# B11 Turbo with E15t



## BeEleven (Jan 22, 2003)

My current project is a B11 (1986) sentra 5-spd with an E16 motor. I've decided to keep the original motor and I was wondering if anyone knows if it can be turbo'd. It's carbeurated, but so is the similar E15t from an '83 pulsar. Can I use that turbo unit and carb in my car? Will I be forced to swap in something newer (CA18DE or E16i)? Thanks for the info if anyone knows.


----------



## Crazy-Mart (Jul 14, 2002)

the e15et from the early 80s was fuel injected my friend it uses some nice, quite advanced technologies that are now used on the ca18det and the SR turbo engine.... plus the compression on those engine is 7.8:1... your e16 is about 9 to 9.4:1.... too much boost will kill your engine !!... talking about 7+ lbs !... wich is not much !! considering the seting on the e15et is that... but it can be done !!... youll have to get the exhaust manifold, turbo, oil line...
the e15t have an oil cooler wich is great !!... youll be better to have one too...wich would have to be costum made... an intercooler in you case would help you get that 7-8 lbs of boost without melting a piston... costum work on your carb will have to be done too!!... or swap it for a weber 32/36 and than fine tune your beast...

if you want more specs on those engine try N12pulsar.com ... 
hope i helped !!


----------



## BeEleven (Jan 22, 2003)

So, you're saying I can turbo my car as long as I upgrade the carbeurator?


----------



## Crazy-Mart (Jul 14, 2002)

so much as long as do it with all infos, faqs, and knowledge of wath your doing !!.... but be prepared to spend some $$$ on that thing cuz it will cost you alot !! 

btw... it is N12turbo.com ... i made a mistake !!


----------

Stated exercise 1
List every engine code containing a number that is mentioned in the turbo swap thread, counting each variant separately.
Stated exercise 2
In the turbo swap thread, what compression ratio is given for the E15et engine?

Stored entries
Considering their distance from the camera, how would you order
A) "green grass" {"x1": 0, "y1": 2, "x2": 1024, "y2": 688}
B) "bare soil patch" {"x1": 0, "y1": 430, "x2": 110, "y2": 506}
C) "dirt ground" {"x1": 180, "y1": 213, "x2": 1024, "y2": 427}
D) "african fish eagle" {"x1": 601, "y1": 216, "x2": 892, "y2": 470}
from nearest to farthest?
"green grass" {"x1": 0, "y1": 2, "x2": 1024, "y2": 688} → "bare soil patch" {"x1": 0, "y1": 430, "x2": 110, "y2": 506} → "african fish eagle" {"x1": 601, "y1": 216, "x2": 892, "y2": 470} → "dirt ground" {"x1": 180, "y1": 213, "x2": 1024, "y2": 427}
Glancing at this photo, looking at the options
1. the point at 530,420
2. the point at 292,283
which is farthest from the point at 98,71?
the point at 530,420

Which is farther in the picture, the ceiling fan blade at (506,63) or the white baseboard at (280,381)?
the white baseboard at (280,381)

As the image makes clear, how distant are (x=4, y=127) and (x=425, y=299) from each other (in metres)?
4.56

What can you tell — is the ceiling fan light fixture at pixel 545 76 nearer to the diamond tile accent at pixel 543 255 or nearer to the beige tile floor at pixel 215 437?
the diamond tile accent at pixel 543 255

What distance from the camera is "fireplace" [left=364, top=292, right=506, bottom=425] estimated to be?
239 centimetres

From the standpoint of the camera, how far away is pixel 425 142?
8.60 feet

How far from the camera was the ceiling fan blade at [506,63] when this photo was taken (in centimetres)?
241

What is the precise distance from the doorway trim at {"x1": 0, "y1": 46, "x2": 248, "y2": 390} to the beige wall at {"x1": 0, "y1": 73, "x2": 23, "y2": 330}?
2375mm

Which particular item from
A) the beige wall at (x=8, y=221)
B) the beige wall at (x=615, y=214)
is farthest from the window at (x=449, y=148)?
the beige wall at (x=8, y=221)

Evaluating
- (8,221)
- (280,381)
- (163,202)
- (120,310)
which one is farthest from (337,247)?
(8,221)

Right answer 1
E16, E15t, CA18DE, E16i, E15et, CA18DET

Right answer 2
7.8:1